→ Problem requirements
Can you copy out the passage on Medicare hospital and physician expenditures word for word, starting at "Physician Payments and" and stopping after "durable medical equipment."?

→ Extract to read
▼

Hospital payments included the acute index hospitalization (diagnostic-related group [DRG] payment plus outlier payments when present) and other hospitalizations occurring within 1 year of the initial admission date. Expenditures included actual payments to providers but not amounts billed to patients or their supplemental insurance policies.
We disaggregated expenditures after the index admission into the specific categories of hospital use and accounted for changes in definitions of DRGs over time, including the (new) Medicare Severity–Diagnosis-Related Group (MS-DRG) categories (eTables 1 and 2 in the Supplement). Because of the difficulty of risk-adjusting each specific DRG/MS-DRG category in every period, we present unadjusted expenditures.
Physician Payments and Use
We provide use of and payments for physician services based on current procedural terminology and the Berenson-Eggers type of service codes.5 The Berenson-Eggers codes create clinically relevant service categories for analyzing Medicare expenditures.
Other Expenditures After the Index Hospitalization
We included expenditures for skilled nursing facilities, outpatient facilities, home health agency, hospice, and durable medical equipment.

▲

→ Data
▼

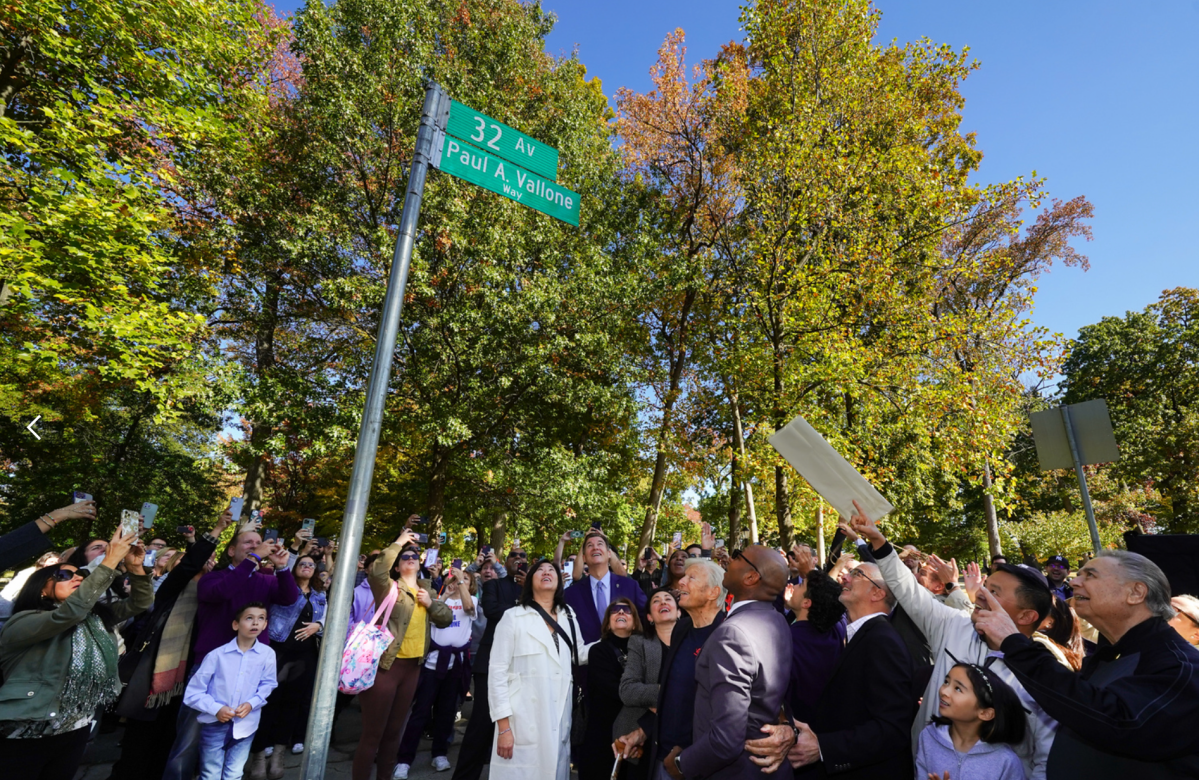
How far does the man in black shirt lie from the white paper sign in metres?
1.01

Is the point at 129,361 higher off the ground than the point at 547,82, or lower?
lower

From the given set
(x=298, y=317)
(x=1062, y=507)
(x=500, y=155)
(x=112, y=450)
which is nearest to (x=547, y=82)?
(x=298, y=317)

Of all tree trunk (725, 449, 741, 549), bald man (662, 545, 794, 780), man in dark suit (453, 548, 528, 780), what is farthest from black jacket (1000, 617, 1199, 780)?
tree trunk (725, 449, 741, 549)

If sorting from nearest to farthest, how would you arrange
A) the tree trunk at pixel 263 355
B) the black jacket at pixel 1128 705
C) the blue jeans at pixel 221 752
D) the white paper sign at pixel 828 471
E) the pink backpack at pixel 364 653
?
1. the black jacket at pixel 1128 705
2. the white paper sign at pixel 828 471
3. the blue jeans at pixel 221 752
4. the pink backpack at pixel 364 653
5. the tree trunk at pixel 263 355

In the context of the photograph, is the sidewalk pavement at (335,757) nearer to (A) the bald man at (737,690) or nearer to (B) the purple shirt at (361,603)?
(B) the purple shirt at (361,603)

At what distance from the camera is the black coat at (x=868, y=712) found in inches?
110

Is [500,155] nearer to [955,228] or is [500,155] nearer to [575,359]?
[575,359]

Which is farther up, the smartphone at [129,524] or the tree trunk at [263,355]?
the tree trunk at [263,355]

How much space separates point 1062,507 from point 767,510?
60.7ft

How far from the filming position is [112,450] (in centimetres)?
1853

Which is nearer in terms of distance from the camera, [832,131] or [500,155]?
[500,155]

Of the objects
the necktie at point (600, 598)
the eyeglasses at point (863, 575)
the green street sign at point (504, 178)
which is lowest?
the necktie at point (600, 598)

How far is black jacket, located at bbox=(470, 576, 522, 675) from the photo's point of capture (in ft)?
18.2

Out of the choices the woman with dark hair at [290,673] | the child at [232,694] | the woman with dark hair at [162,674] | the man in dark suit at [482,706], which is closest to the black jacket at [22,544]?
the woman with dark hair at [162,674]
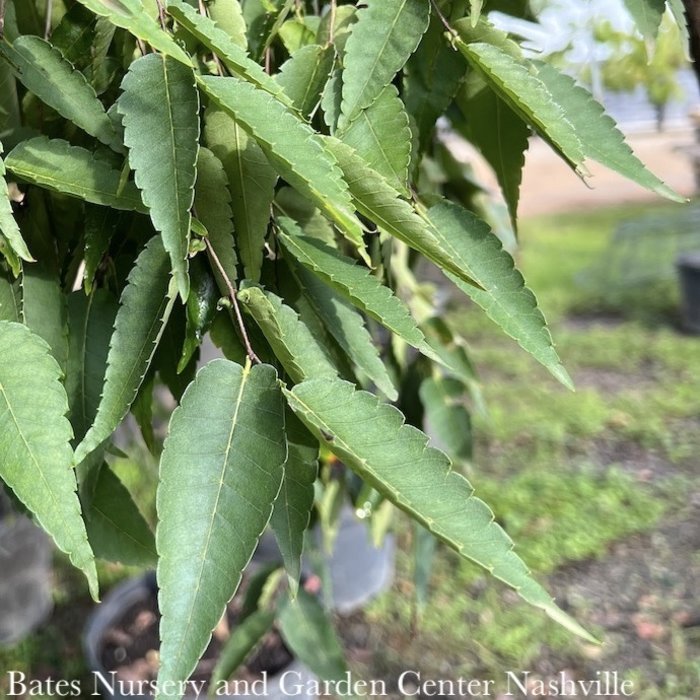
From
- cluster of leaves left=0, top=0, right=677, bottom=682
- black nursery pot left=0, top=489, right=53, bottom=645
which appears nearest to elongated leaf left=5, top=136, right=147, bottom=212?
cluster of leaves left=0, top=0, right=677, bottom=682

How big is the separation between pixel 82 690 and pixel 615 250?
11.8 ft

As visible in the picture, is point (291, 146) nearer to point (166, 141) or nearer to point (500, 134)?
point (166, 141)

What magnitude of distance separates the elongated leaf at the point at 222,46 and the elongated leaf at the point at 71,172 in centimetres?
9

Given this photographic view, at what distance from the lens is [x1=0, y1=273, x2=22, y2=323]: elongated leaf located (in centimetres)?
43

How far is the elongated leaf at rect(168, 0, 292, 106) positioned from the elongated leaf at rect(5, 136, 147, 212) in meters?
0.09

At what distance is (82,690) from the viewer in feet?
4.86

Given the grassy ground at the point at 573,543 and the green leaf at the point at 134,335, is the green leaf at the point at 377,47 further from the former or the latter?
the grassy ground at the point at 573,543

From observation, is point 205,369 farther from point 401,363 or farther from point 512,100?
point 401,363

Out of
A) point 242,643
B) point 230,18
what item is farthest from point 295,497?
point 242,643

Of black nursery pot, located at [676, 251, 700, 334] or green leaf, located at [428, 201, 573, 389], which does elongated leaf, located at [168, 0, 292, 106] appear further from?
black nursery pot, located at [676, 251, 700, 334]

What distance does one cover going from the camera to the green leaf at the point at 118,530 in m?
0.51

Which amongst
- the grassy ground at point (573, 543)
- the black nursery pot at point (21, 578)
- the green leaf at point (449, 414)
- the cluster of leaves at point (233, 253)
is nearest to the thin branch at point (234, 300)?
the cluster of leaves at point (233, 253)

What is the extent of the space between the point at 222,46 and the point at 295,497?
0.24 metres

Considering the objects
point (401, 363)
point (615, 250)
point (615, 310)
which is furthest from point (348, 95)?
point (615, 250)
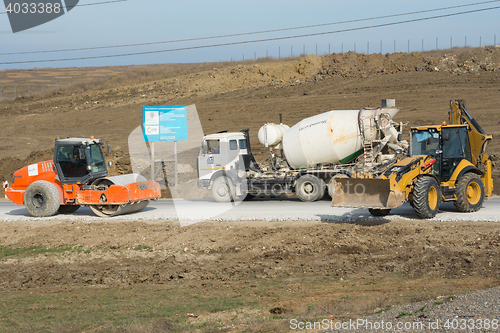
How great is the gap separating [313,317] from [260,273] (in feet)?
10.1

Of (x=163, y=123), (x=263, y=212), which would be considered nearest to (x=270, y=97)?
(x=163, y=123)

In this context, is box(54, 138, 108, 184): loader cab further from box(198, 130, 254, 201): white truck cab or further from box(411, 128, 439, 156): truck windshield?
box(411, 128, 439, 156): truck windshield

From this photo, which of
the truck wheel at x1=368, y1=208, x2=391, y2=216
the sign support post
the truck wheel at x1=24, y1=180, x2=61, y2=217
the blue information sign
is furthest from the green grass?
the blue information sign

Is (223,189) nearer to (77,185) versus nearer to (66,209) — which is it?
(77,185)

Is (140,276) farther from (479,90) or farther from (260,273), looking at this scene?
(479,90)

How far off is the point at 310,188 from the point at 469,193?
5.81m

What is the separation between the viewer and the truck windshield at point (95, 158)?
16630 millimetres

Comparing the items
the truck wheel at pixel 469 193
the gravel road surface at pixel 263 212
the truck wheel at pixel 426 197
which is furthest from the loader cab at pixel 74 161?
the truck wheel at pixel 469 193

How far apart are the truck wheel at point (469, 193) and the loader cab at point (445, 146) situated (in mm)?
454

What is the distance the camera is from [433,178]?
14000mm

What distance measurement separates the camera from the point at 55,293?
32.2ft

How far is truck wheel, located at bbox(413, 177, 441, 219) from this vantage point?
13578 mm

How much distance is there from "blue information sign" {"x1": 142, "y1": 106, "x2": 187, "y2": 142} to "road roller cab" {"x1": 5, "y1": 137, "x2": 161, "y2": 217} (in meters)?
6.93

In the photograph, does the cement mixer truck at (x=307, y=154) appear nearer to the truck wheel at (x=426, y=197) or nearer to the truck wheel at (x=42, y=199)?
the truck wheel at (x=426, y=197)
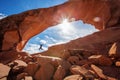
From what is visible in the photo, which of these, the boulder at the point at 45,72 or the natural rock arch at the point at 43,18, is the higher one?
the natural rock arch at the point at 43,18

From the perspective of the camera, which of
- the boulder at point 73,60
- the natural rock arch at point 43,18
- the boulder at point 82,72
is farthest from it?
the natural rock arch at point 43,18

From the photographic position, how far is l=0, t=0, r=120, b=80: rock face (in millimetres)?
5211

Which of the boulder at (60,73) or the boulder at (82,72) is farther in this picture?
the boulder at (60,73)

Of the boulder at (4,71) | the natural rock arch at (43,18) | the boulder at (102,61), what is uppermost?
the natural rock arch at (43,18)

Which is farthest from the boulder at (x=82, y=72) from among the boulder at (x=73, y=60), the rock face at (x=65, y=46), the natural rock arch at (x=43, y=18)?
the natural rock arch at (x=43, y=18)

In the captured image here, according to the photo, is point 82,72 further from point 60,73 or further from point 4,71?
point 4,71

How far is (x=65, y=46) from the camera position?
Answer: 921cm

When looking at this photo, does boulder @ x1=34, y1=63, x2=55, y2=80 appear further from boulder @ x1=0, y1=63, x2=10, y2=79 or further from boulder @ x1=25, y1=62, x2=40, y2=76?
boulder @ x1=0, y1=63, x2=10, y2=79

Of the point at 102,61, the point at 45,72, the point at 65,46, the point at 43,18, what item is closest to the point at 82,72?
the point at 102,61

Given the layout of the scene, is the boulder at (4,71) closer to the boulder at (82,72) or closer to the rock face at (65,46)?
the rock face at (65,46)

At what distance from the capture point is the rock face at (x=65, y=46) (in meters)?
5.21

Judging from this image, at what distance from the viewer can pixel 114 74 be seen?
4.83 meters

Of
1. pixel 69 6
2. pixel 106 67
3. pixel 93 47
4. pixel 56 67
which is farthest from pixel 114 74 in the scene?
pixel 69 6

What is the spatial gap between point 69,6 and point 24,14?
17.3ft
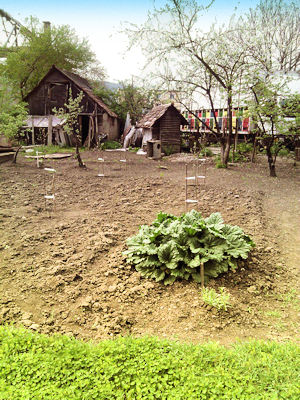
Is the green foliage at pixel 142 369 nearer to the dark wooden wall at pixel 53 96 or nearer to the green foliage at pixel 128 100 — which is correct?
the dark wooden wall at pixel 53 96

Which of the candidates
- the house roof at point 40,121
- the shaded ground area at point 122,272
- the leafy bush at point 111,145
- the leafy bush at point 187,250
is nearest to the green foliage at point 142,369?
the shaded ground area at point 122,272

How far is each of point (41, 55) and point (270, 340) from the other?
86.8ft

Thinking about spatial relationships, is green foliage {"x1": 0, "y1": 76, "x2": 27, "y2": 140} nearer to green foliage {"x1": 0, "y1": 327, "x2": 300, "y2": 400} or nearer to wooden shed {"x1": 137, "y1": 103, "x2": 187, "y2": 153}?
wooden shed {"x1": 137, "y1": 103, "x2": 187, "y2": 153}

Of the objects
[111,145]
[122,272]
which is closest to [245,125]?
[111,145]

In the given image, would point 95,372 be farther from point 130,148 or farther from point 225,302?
point 130,148

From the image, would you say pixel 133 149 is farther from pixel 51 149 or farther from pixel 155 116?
pixel 51 149

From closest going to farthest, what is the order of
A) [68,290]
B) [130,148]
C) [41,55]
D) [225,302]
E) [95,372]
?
[95,372] < [225,302] < [68,290] < [130,148] < [41,55]

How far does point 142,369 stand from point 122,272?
1.93 metres

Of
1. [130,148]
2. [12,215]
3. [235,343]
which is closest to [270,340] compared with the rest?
[235,343]

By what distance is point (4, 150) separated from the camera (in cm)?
1639

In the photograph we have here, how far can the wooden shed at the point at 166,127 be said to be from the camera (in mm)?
20344

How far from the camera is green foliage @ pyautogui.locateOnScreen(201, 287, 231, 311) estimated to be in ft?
13.3

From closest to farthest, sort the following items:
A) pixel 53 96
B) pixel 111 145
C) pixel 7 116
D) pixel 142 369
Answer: pixel 142 369, pixel 7 116, pixel 111 145, pixel 53 96

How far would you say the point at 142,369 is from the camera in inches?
123
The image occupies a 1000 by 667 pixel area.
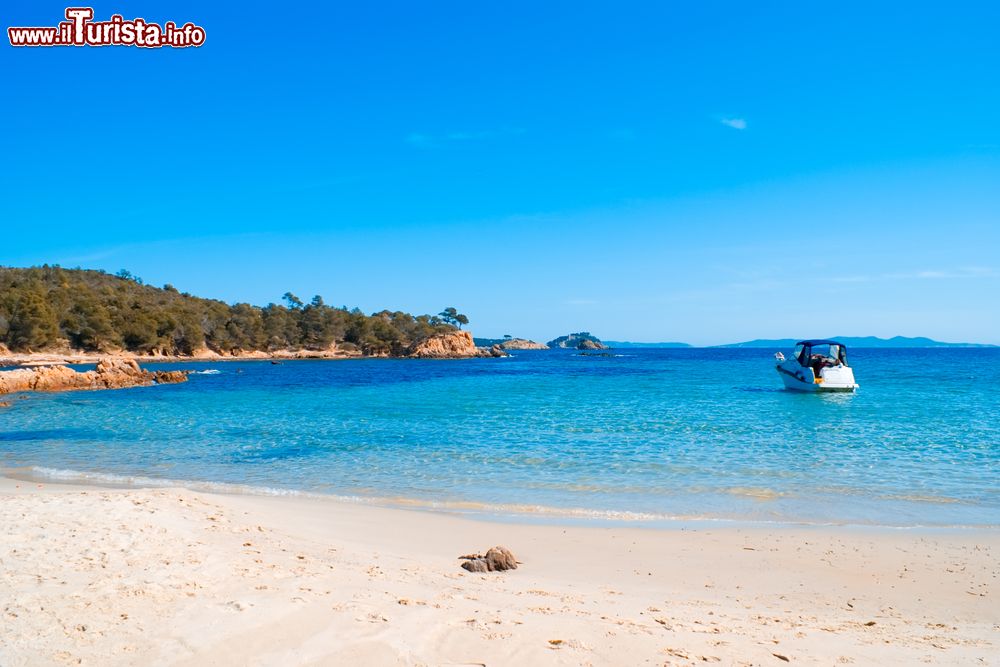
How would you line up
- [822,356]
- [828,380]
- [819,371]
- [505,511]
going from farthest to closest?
[822,356] → [819,371] → [828,380] → [505,511]

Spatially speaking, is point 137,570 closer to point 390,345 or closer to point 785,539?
point 785,539

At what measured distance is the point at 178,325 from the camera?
90.9m

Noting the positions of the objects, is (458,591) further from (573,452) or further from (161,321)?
(161,321)

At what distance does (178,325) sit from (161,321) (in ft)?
11.0

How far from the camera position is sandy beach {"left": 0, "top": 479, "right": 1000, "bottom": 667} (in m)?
4.49

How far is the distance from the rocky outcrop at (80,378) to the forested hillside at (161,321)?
3421cm

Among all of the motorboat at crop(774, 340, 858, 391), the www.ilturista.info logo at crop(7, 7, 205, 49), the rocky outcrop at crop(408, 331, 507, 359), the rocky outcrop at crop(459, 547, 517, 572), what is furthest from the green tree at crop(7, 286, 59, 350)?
the rocky outcrop at crop(459, 547, 517, 572)

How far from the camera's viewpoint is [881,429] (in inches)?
812

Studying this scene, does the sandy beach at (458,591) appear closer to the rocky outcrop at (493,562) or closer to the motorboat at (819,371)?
the rocky outcrop at (493,562)

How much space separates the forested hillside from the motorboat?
2966 inches

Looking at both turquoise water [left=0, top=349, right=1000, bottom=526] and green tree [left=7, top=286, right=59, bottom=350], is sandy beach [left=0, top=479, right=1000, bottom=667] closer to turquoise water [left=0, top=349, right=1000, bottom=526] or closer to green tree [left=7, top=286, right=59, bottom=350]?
turquoise water [left=0, top=349, right=1000, bottom=526]

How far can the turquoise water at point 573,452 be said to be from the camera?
36.6 ft

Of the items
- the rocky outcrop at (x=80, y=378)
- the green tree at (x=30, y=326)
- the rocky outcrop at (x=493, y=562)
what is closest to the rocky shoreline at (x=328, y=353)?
the green tree at (x=30, y=326)

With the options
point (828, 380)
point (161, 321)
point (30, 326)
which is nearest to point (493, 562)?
point (828, 380)
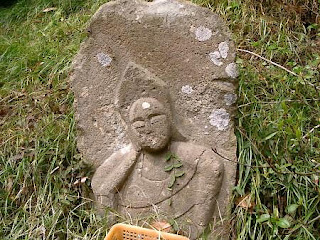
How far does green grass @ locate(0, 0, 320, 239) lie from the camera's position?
229 centimetres

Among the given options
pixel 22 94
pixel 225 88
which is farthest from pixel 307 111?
pixel 22 94

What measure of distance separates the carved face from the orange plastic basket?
15.0 inches

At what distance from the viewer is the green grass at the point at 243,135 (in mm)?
2289

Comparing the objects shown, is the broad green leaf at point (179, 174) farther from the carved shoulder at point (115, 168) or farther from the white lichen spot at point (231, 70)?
the white lichen spot at point (231, 70)

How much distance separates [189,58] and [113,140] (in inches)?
20.9

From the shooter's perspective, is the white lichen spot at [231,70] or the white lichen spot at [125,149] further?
the white lichen spot at [125,149]

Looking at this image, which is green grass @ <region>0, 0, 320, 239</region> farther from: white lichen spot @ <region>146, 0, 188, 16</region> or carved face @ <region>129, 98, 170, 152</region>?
white lichen spot @ <region>146, 0, 188, 16</region>

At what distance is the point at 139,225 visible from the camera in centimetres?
228

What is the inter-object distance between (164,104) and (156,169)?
0.29 meters

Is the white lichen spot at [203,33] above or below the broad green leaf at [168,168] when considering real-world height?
above

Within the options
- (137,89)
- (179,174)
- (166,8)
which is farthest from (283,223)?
(166,8)

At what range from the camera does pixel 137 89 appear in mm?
2334

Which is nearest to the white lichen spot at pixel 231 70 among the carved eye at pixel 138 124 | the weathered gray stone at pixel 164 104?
the weathered gray stone at pixel 164 104

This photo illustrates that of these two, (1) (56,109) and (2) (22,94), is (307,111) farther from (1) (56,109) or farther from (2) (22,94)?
(2) (22,94)
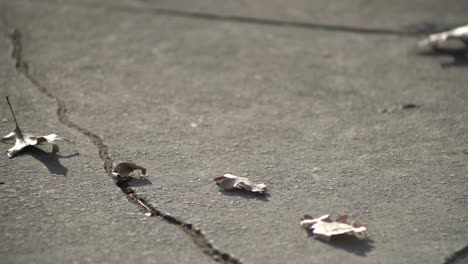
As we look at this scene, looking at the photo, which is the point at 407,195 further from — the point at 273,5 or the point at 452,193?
the point at 273,5

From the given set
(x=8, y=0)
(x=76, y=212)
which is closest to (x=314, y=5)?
(x=8, y=0)

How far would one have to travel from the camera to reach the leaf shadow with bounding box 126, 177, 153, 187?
2600mm

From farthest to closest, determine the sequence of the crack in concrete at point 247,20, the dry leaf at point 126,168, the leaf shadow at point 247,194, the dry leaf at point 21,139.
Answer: the crack in concrete at point 247,20 → the dry leaf at point 21,139 → the dry leaf at point 126,168 → the leaf shadow at point 247,194

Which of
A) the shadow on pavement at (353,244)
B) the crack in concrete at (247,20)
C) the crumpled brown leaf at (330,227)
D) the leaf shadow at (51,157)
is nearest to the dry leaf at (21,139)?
the leaf shadow at (51,157)

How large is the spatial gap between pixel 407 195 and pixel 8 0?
3.36 metres

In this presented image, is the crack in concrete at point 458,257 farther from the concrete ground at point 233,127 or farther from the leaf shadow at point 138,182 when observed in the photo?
the leaf shadow at point 138,182

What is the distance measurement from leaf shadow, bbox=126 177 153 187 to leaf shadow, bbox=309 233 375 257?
695 millimetres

▲

→ Solution for this problem
Physician Payments and Use
We provide use of and payments for physician services based on current procedural terminology and the Berenson-Eggers type of service codes.5 The Berenson-Eggers codes create clinically relevant service categories for analyzing Medicare expenditures.
Other Expenditures After the Index Hospitalization
We included expenditures for skilled nursing facilities, outpatient facilities, home health agency, hospice, and durable medical equipment.